● **Written task**
Collect every line in the items below that contains the word "hanging", and copy each of those lines in full.

● **Supplied data**
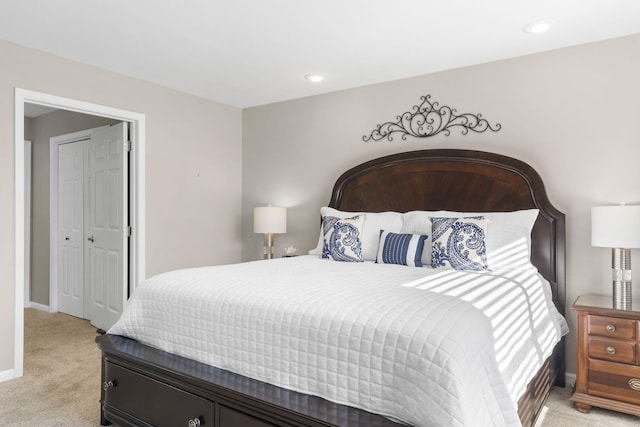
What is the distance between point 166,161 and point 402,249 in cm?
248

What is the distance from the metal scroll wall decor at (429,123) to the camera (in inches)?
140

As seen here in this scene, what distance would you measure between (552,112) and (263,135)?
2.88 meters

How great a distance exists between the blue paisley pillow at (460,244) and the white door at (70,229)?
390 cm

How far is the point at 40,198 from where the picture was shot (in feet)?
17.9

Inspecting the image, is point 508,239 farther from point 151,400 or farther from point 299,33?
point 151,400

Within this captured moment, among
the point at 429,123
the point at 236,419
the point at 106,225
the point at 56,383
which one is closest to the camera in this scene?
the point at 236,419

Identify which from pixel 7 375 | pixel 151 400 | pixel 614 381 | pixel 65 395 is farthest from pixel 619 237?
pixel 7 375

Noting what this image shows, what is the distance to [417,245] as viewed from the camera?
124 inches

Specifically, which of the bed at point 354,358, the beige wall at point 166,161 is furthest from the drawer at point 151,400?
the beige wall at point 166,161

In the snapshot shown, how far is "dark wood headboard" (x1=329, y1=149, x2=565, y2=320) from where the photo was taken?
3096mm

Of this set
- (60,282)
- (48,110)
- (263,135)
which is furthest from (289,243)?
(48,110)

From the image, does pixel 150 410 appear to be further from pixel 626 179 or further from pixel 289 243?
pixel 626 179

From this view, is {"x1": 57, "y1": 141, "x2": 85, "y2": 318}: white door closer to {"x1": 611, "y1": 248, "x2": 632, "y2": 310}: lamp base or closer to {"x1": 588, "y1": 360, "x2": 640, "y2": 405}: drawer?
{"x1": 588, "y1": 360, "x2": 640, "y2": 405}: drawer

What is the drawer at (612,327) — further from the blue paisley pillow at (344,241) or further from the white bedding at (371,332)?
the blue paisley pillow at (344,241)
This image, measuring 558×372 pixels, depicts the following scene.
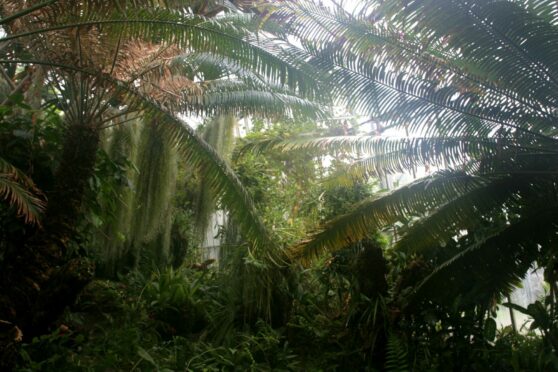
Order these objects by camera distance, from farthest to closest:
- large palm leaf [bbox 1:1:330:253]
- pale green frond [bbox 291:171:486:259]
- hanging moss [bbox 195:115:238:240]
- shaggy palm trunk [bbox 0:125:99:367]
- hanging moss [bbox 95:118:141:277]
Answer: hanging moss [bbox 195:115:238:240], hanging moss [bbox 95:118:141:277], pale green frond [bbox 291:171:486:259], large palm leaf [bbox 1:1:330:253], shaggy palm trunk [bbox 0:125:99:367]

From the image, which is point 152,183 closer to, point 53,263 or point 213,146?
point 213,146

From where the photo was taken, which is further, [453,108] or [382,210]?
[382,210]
...
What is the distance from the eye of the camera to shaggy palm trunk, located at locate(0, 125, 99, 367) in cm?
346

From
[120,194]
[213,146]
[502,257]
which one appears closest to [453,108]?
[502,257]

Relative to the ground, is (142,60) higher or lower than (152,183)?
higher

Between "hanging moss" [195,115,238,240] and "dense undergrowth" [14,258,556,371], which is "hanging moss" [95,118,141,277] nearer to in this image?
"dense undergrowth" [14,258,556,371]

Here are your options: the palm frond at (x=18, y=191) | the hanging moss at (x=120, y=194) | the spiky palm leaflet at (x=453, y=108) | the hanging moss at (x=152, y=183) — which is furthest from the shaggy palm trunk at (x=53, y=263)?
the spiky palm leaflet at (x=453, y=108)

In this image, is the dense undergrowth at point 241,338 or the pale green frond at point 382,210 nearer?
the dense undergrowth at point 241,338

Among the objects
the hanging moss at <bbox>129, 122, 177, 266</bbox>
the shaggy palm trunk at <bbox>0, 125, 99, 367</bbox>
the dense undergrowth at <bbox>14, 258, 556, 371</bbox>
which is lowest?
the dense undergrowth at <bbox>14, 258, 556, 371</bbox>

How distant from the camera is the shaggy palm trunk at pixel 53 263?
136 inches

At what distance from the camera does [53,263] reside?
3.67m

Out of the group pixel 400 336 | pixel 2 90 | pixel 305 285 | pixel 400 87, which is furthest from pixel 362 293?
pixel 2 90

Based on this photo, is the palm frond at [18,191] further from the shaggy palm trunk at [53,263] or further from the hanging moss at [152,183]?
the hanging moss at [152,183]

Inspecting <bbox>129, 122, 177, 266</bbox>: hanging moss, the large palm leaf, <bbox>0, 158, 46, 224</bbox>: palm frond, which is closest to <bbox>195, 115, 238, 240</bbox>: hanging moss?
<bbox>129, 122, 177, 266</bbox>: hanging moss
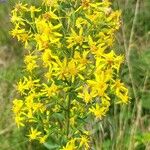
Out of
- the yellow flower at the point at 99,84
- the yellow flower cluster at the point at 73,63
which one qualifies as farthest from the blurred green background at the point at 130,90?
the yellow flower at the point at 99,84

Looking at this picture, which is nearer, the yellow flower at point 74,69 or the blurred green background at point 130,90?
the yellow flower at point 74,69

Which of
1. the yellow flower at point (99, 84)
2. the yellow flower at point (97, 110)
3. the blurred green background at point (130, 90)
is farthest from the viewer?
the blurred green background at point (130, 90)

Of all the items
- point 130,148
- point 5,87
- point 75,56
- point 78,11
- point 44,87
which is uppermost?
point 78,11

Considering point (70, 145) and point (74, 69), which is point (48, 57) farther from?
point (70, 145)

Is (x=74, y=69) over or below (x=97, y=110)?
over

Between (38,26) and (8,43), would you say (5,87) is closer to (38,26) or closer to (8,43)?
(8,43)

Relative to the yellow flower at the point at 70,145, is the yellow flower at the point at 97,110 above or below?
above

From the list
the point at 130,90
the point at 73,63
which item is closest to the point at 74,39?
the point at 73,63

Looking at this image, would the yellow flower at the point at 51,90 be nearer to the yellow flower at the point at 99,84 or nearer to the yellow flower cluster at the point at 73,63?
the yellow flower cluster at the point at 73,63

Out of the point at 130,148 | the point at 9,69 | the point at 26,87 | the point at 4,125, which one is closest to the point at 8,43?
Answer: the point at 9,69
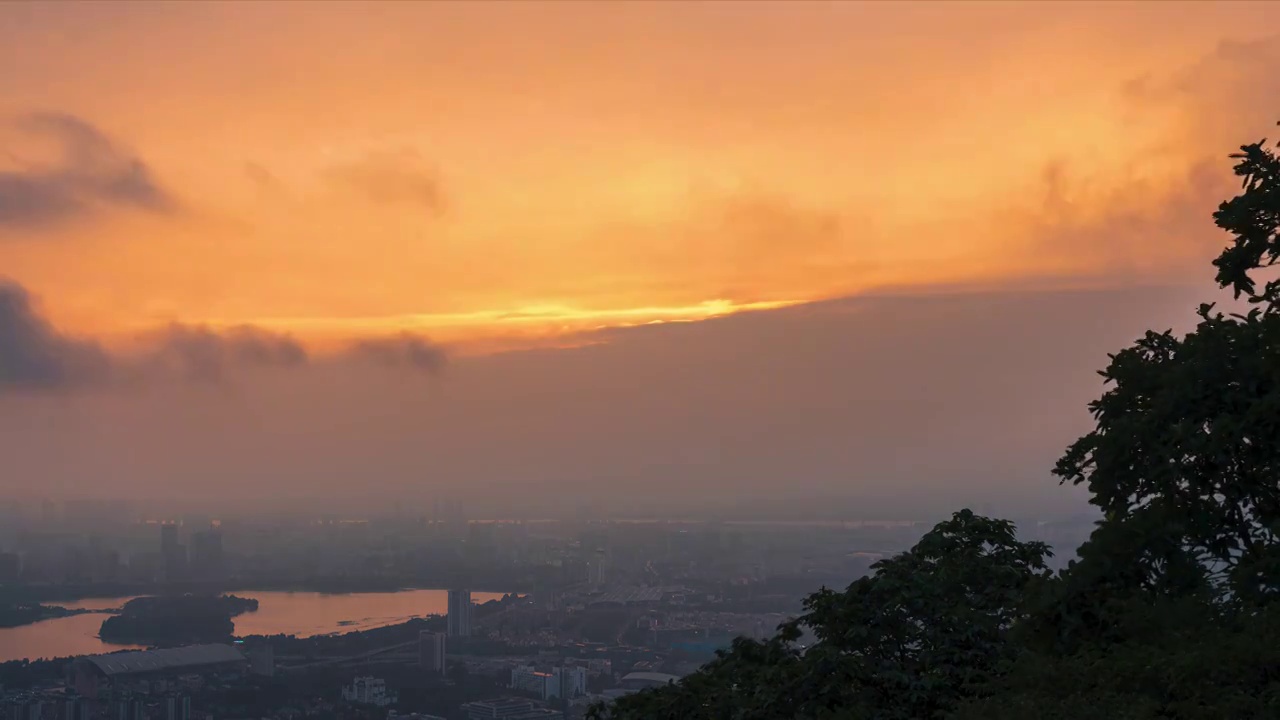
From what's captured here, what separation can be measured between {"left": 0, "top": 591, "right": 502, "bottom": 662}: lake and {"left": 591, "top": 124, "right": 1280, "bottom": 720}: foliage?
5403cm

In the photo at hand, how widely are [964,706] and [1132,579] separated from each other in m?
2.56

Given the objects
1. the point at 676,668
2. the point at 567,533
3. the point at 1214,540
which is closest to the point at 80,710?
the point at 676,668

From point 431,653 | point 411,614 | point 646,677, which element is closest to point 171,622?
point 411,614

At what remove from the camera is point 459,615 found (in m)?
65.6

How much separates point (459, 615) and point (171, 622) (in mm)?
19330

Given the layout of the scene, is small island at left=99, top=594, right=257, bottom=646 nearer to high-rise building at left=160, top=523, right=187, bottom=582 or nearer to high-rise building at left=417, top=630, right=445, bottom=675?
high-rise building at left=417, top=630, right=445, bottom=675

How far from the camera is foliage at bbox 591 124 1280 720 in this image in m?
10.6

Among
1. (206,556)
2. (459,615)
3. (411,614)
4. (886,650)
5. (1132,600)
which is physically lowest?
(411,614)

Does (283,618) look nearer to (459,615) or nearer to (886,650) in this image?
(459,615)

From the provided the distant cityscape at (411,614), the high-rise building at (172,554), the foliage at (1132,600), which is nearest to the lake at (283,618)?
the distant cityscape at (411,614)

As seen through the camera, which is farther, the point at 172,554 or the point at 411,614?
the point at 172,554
...
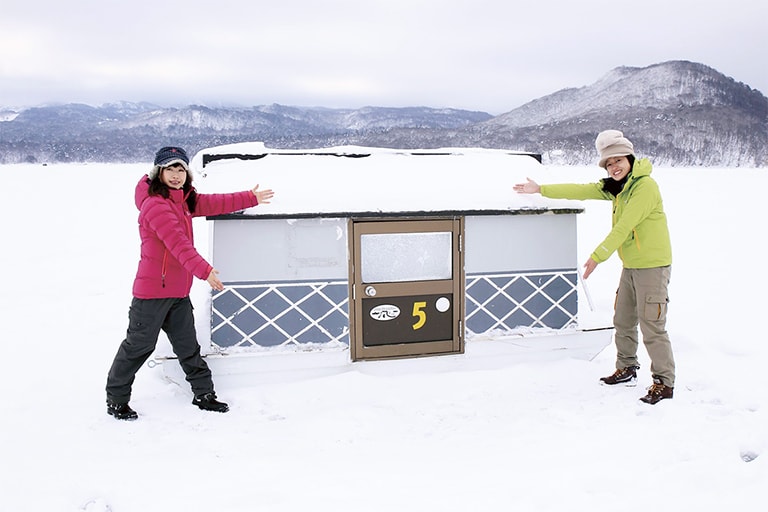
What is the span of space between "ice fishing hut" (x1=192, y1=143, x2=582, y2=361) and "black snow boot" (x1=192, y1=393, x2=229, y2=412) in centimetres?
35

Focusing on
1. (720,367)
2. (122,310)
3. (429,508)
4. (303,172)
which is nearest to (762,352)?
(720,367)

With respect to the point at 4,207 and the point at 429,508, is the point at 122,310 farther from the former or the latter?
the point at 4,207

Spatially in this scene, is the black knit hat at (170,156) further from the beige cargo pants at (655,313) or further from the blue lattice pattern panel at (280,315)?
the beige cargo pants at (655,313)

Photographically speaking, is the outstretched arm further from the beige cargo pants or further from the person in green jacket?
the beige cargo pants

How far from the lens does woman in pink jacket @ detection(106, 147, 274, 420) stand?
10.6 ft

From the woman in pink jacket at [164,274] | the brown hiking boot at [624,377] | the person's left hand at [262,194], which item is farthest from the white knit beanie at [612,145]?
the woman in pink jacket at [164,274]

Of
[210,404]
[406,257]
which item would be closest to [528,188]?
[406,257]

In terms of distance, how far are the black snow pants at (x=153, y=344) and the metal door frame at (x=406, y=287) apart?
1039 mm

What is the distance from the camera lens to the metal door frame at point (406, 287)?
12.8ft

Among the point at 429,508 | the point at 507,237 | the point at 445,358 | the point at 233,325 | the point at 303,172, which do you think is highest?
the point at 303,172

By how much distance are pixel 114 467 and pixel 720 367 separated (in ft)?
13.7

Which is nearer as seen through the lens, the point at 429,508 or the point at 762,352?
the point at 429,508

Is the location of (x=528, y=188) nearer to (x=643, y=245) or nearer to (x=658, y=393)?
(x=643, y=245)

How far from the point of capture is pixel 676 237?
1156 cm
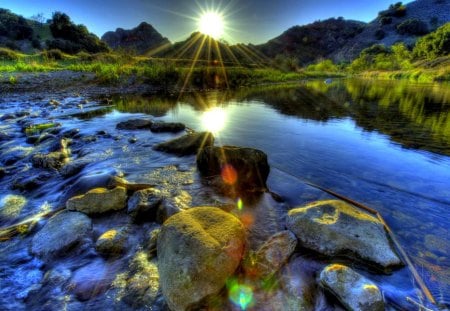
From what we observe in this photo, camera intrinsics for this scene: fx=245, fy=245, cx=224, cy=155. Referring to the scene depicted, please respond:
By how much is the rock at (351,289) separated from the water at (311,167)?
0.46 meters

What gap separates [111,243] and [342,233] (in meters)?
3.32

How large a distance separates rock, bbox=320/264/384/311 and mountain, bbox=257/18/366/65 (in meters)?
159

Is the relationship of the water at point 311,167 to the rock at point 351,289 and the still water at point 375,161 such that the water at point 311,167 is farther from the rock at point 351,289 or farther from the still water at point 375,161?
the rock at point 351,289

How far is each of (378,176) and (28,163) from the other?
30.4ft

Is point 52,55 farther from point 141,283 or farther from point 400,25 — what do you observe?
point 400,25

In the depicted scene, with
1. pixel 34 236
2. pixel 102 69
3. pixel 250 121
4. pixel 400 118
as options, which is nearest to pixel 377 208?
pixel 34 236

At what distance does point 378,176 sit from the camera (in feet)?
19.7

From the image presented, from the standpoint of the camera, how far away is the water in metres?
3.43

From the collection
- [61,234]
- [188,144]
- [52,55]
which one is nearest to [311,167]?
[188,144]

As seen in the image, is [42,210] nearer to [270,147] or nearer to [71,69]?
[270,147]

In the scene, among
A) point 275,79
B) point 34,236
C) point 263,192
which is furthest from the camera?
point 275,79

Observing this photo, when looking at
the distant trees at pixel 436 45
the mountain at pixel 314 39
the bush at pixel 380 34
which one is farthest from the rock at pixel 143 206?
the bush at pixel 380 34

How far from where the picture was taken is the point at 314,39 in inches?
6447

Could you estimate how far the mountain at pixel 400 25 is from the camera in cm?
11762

● **Exercise output**
- hanging moss [bbox 195:115:238:240]
- hanging moss [bbox 95:118:141:277]
Answer: hanging moss [bbox 195:115:238:240], hanging moss [bbox 95:118:141:277], pale green frond [bbox 291:171:486:259], large palm leaf [bbox 1:1:330:253], shaggy palm trunk [bbox 0:125:99:367]
Between "hanging moss" [195,115,238,240] and "dense undergrowth" [14,258,556,371], which is "hanging moss" [95,118,141,277] nearer to in this image?
Here are your options: the palm frond at (x=18, y=191) | the hanging moss at (x=120, y=194) | the spiky palm leaflet at (x=453, y=108) | the hanging moss at (x=152, y=183) — which is furthest from the shaggy palm trunk at (x=53, y=263)?
the hanging moss at <bbox>129, 122, 177, 266</bbox>
Based on this photo, is the palm frond at [18,191] further from the shaggy palm trunk at [53,263] or further from the hanging moss at [152,183]?
the hanging moss at [152,183]
Inspecting <bbox>129, 122, 177, 266</bbox>: hanging moss, the large palm leaf, <bbox>0, 158, 46, 224</bbox>: palm frond, which is closest to <bbox>195, 115, 238, 240</bbox>: hanging moss?
<bbox>129, 122, 177, 266</bbox>: hanging moss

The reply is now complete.